Repeat exactly the lines from the line containing "How distant from" to the last line of the listing, including both.

**RAW DATA**.
## start
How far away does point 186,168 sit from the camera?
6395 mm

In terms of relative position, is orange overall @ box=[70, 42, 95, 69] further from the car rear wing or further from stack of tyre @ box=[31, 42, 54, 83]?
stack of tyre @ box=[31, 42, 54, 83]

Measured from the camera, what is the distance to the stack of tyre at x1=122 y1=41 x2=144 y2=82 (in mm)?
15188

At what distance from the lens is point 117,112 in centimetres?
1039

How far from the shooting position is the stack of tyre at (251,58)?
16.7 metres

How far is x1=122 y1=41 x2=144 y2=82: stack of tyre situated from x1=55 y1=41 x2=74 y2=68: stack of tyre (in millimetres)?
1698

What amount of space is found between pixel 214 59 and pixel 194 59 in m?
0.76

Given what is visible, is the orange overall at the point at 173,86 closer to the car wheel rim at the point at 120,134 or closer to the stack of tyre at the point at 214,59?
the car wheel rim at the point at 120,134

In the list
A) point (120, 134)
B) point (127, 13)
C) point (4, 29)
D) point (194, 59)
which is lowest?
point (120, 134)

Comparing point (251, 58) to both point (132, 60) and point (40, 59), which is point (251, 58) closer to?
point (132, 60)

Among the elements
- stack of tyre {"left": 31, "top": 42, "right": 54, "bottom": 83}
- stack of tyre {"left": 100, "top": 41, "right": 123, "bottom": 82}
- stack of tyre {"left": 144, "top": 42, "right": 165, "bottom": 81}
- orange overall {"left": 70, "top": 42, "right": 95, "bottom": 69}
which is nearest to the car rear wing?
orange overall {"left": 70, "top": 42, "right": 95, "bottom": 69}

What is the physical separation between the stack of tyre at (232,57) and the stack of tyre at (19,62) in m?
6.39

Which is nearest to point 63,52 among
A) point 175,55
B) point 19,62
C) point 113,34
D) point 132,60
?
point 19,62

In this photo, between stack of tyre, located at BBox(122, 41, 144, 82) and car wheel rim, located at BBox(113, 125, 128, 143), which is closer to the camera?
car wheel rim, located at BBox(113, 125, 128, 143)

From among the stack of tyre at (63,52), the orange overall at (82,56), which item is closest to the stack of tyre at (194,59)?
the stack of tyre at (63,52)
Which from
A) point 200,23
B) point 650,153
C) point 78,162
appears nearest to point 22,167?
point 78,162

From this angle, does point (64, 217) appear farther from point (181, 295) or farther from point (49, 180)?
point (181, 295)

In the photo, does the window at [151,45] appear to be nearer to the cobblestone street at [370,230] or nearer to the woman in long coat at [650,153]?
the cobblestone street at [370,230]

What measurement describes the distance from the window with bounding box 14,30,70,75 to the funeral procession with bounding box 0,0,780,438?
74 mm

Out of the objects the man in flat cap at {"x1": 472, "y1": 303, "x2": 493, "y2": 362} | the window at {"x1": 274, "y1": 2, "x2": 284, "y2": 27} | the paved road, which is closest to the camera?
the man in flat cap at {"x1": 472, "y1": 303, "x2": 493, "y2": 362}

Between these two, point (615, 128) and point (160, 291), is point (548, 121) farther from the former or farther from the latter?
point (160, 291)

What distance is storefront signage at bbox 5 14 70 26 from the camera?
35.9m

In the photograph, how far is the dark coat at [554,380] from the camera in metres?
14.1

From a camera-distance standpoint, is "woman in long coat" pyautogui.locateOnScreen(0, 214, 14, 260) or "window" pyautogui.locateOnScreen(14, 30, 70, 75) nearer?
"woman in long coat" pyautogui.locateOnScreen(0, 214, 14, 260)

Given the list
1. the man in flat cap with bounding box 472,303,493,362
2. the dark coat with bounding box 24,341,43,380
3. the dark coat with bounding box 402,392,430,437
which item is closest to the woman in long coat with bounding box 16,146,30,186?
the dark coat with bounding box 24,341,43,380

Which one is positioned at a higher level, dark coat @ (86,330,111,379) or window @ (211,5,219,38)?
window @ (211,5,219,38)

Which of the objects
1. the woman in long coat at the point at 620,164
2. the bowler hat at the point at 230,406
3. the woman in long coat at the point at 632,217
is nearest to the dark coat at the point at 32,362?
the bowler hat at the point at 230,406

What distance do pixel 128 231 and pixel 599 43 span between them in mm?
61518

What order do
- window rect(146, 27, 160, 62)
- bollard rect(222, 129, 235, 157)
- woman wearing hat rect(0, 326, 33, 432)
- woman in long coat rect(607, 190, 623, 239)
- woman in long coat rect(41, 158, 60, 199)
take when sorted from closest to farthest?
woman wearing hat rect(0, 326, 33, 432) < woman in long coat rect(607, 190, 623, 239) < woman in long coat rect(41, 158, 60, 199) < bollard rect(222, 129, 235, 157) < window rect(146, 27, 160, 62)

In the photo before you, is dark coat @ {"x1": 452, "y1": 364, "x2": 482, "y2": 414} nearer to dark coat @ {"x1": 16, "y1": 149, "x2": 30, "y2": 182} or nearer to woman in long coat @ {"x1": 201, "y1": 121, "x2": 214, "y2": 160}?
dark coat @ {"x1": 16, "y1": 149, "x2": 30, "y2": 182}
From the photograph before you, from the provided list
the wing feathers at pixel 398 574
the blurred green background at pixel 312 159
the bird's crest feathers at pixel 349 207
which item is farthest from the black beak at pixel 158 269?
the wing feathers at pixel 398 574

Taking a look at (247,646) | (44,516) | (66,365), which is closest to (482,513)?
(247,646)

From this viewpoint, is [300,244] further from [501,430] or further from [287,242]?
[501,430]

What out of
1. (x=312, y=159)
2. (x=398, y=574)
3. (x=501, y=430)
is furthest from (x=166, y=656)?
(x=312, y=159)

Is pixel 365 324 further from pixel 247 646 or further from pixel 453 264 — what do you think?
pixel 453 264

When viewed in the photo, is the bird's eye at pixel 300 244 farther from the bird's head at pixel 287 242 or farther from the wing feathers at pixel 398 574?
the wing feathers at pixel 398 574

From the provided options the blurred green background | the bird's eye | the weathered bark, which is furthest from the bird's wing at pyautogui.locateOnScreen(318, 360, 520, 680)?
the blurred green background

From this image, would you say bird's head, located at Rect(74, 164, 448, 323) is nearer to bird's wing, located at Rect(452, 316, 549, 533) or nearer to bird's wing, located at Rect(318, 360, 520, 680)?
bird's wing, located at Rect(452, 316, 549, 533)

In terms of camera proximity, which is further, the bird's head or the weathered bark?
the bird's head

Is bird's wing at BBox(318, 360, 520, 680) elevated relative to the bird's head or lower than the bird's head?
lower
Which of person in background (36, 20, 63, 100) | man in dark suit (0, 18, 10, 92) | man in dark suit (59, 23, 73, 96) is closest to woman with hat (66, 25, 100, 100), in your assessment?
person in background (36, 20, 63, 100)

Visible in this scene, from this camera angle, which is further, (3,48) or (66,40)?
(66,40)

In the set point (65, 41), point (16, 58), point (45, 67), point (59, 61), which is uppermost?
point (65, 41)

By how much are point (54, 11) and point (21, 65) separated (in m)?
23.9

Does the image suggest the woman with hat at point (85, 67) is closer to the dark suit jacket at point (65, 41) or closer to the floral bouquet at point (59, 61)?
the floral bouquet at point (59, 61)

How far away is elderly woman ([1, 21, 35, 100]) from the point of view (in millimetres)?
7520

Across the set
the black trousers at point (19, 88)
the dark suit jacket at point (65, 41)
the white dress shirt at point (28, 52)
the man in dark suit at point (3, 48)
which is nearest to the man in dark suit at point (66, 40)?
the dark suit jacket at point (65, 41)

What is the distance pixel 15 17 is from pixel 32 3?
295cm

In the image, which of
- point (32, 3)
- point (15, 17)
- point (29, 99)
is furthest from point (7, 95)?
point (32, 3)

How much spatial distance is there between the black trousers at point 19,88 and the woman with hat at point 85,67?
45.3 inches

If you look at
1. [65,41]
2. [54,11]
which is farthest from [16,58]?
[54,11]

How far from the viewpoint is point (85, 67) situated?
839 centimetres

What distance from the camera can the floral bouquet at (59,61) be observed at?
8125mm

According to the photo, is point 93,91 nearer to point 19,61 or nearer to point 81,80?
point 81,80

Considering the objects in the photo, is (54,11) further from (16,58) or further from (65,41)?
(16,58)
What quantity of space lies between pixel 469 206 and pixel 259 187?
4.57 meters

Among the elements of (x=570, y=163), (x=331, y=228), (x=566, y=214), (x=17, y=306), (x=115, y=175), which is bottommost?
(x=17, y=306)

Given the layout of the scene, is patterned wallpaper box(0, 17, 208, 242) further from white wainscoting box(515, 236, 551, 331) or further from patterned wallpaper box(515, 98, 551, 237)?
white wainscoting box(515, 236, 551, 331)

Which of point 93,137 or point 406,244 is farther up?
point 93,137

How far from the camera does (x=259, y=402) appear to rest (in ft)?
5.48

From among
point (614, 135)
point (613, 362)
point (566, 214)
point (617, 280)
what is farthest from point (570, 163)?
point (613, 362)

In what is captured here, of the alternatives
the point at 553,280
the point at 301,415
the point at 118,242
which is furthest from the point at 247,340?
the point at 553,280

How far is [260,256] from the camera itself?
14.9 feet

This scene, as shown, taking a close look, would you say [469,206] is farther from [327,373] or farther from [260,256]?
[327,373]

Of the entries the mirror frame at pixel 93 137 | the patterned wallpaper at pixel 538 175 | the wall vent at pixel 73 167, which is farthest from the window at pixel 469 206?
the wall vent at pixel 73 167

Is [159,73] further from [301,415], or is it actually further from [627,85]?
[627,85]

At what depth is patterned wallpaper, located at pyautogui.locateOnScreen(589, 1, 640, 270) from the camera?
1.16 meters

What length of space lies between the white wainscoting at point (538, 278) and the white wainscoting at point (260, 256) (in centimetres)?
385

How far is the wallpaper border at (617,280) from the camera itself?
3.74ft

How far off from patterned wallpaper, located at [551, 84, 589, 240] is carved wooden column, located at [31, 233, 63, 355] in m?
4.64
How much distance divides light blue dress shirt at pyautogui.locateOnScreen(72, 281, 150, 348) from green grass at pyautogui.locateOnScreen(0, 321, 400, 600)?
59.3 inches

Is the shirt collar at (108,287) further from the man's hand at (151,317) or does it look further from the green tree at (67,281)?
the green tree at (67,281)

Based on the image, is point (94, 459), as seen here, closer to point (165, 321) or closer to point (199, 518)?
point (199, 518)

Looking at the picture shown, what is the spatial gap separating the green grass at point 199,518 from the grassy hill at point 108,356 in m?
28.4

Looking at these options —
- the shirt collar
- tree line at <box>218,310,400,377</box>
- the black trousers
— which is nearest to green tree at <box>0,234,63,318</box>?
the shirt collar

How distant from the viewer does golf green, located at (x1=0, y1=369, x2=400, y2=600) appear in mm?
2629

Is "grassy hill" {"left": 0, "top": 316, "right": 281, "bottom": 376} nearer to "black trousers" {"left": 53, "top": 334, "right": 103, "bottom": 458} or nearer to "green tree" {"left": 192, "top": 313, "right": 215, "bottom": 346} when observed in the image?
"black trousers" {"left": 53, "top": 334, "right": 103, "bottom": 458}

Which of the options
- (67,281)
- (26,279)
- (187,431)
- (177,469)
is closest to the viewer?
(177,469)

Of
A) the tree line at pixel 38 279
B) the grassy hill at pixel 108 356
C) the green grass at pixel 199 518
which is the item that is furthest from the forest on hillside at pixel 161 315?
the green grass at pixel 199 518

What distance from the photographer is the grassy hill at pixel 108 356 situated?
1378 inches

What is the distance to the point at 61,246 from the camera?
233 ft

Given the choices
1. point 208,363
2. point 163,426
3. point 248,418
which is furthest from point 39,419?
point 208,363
## end
**FULL ANSWER**.
How distant from the viewer does golf green, located at (x1=0, y1=369, x2=400, y2=600) appear in mm?
2629

Is "grassy hill" {"left": 0, "top": 316, "right": 281, "bottom": 376} nearer to "black trousers" {"left": 53, "top": 334, "right": 103, "bottom": 458} or nearer to "green tree" {"left": 192, "top": 313, "right": 215, "bottom": 346} when observed in the image?
"black trousers" {"left": 53, "top": 334, "right": 103, "bottom": 458}

Which of the options
- (67,281)
- (26,279)
- (187,431)
- (177,469)
is closest to the viewer?
(177,469)

Of
A) the tree line at pixel 38 279
B) the grassy hill at pixel 108 356
C) the green grass at pixel 199 518
which is the item that is furthest from the forest on hillside at pixel 161 315?
the green grass at pixel 199 518

What distance from the photographer is the grassy hill at pixel 108 356 situated?
1378 inches

What is the distance to the point at 61,246 from the camera?
233 ft

Given the choices
1. point 208,363
2. point 163,426
3. point 248,418
which is furthest from point 39,419?
point 208,363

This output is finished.